In den Waggons Frieden Christi, Martin und Mauritius sitzen ganz unterschiedliche Reisende. Das gemeinsame Ziel ist das Reich Gottes. Auf welcher Strecke wir dieses Ziel erreichen wollen, ist Aufgabe unserer Verständigung. Wie die Waggons ausgestattet sind, kann sehr individuell sein: Kinder-, Jugend- oder Seniorenabteile, Musikabteile, soziale Anlaufpunkte, Wanderabteile, Ruheabteile… Die entsprechenden Informationen stellt ja unser Pfarrbrief und vielleicht bald ein neuer Internetauftritt zur Verfügung.

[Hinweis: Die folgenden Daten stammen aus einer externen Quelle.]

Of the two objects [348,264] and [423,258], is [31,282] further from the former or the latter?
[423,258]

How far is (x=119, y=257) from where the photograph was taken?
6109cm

Der Zug rollt. Manchmal ruckelt er noch an einigen Weichenstellungen. Manche schimpfen, dass der Lokführer zu langsam fährt – oder zu schnell. Manchmal gibt es unerwünschte Stoppsignale auf freier Strecke. Mancher Fahrgast steigt aus – andere steigen ein. Es gibt auch Personalwechsel. Aber ich glaube schon, dass wir stolz sein können, dass aus drei kurzstreckigen Regionalbahnen ein interessanter Fernzug geworden ist. Mobilität für das Paradies!